Provided text:
<<<<
A Scalable Approach to Independent Vector Analysis by Shared Subspace Separation for Multi-Subject fMRI Analysis

• Published in: Sensors (Basel, Switzerland) Vol. 23; no. 11; p. 5333
• Main Authors: Sun, Mingyu, Gabrielson, Ben, Akhonda, Mohammad Abu Baker Siddique, Yang, Hanlu, Laport, Francisco, Calhoun, Vince, Adali, Tülay
• Format: Journal Article
• Language: English
• Published: Switzerland MDPI AG 05.06.2023; MDPI
• Subjects: Algorithms; Brain - diagnostic imaging; Correlation analysis; Datasets; functional magnetic resonance imaging; independent vector analysis; JBSS; Magnetic resonance imaging; Magnetic Resonance Imaging - methods; MCCA; Methods; multi-subject medical imaging data; Normal Distribution; subspace analysis; MCCA; multi-subject medical imaging data; subspace analysis; JBSS; independent vector analysis; functional magnetic resonance imaging
• ISSN: 1424-8220; 1424-8220
• DOI: 10.3390/s23115333

Joint blind source separation (JBSS) has wide applications in modeling latent structures across multiple related datasets. However, JBSS is computationally prohibitive with high-dimensional data, limiting the number of datasets that can be included in a tractable analysis. Furthermore, JBSS may not be effective if the data’s true latent dimensionality is not adequately modeled, where severe overparameterization may lead to poor separation and time performance. In this paper, we propose a scalable JBSS method by modeling and separating the “shared” subspace from the data. The shared subspace is defined as the subset of latent sources that exists across all datasets, represented by groups of sources that collectively form a low-rank structure. Our method first provides the efficient initialization of the independent vector analysis (IVA) with a multivariate Gaussian source prior (IVA-G) specifically designed to estimate the shared sources. Estimated sources are then evaluated regarding whether they are shared, upon which further JBSS is applied separately to the shared and non-shared sources. This provides an effective means to reduce the dimensionality of the problem, improving analyses with larger numbers of datasets. We apply our method to resting-state fMRI datasets, demonstrating that our method can achieve an excellent estimation performance with significantly reduced computational costs.
>>>>
Exercise description: Decide whether each statement agrees with the abstract above, and answer yes or no with the words from the abstract that decide it, quoted exactly. 1. JBSS is easy to compute with high-dimensional data. 2. The shared subspace is made up of latent sources that exist across all datasets. 3. The method was applied to resting-state fMRI datasets.

Listed records:
<<<<
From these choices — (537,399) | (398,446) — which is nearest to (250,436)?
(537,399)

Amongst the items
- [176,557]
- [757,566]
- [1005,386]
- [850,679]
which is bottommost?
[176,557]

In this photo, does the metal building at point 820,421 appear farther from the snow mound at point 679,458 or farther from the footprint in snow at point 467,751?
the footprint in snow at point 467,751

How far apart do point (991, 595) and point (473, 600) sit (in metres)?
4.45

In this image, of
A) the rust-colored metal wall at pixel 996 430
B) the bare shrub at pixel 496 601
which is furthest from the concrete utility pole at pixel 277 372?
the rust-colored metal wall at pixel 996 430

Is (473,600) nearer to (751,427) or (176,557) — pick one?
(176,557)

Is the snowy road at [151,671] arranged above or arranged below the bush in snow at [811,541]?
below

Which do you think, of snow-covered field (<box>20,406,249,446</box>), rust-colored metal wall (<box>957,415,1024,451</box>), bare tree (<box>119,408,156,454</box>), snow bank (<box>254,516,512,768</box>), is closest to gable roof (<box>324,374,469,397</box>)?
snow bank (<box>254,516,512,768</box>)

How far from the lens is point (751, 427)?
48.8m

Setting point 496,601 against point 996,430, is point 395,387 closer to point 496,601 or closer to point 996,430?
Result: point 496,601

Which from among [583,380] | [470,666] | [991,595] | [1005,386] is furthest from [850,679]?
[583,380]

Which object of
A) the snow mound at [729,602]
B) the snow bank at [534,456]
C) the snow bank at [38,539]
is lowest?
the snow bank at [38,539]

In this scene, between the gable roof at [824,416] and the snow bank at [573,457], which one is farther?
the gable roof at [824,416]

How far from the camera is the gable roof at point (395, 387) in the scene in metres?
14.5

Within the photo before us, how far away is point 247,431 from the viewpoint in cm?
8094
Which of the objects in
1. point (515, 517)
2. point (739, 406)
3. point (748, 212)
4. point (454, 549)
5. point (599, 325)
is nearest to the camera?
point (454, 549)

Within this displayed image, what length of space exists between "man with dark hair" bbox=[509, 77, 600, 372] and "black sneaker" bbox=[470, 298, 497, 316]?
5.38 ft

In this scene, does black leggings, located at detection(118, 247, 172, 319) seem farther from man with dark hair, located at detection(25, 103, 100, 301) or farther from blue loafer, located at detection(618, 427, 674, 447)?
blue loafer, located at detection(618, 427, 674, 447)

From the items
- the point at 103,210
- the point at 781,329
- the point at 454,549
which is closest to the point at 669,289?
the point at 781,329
>>>>
Output of the task:
1. No: "JBSS is computationally prohibitive with high-dimensional data"
2. Yes: "the subset of latent sources that exists across all datasets"
3. Yes: "We apply our method to resting-state fMRI datasets"